■ **GOAL**: Copy out everything from the line containing "What distance from the" down to the end of the material, leaving each line unchanged.

[BEGIN]

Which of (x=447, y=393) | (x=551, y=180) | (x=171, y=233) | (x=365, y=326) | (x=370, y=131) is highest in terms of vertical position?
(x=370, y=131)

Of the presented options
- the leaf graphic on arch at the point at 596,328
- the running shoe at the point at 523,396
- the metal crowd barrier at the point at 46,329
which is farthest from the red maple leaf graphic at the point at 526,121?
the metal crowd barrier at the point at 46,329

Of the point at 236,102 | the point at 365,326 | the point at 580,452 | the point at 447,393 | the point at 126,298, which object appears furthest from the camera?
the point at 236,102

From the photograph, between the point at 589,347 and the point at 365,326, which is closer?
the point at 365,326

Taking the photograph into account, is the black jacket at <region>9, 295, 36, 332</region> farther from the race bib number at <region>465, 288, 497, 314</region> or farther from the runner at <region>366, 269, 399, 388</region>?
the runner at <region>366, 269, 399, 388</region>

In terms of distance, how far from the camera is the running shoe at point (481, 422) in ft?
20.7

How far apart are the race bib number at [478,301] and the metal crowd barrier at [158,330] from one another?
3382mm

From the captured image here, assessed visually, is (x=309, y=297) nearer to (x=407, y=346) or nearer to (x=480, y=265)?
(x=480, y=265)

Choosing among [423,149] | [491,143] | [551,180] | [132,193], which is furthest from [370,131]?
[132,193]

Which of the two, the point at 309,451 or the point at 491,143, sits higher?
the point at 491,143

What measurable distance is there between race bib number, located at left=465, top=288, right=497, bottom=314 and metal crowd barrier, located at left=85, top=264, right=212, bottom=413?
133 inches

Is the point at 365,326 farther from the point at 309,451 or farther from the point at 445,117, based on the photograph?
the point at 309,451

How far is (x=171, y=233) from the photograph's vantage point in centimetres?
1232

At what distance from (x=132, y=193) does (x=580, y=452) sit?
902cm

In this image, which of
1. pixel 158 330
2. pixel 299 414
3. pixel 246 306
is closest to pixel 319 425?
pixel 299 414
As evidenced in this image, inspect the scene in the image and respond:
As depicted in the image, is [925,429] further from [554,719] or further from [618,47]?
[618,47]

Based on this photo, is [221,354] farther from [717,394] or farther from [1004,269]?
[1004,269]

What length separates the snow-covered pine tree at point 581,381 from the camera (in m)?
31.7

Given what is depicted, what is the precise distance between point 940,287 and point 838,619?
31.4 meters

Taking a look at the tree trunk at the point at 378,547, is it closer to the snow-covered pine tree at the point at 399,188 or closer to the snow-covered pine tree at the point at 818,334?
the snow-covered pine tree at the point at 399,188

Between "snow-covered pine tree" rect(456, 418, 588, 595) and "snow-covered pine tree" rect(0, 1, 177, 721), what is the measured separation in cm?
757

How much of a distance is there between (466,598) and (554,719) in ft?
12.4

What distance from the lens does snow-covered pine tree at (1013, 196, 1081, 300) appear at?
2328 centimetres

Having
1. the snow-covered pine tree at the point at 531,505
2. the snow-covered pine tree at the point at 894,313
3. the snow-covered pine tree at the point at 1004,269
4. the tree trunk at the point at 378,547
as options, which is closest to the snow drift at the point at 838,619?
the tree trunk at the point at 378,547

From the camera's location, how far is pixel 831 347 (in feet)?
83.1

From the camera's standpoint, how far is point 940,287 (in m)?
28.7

[END]

■ **THE OUTPUT**:
What distance from the lens does snow-covered pine tree at (1013, 196, 1081, 300) appear at?
2328 centimetres

Having
1. the snow-covered pine tree at the point at 531,505
2. the snow-covered pine tree at the point at 894,313
3. the snow-covered pine tree at the point at 1004,269
4. the tree trunk at the point at 378,547
as options, which is closest to the snow drift at the point at 838,619?
the tree trunk at the point at 378,547

From the camera's location, how far is pixel 831 347 (in feet)?
83.1

From the camera's standpoint, how far is point 940,287 (in m)?
28.7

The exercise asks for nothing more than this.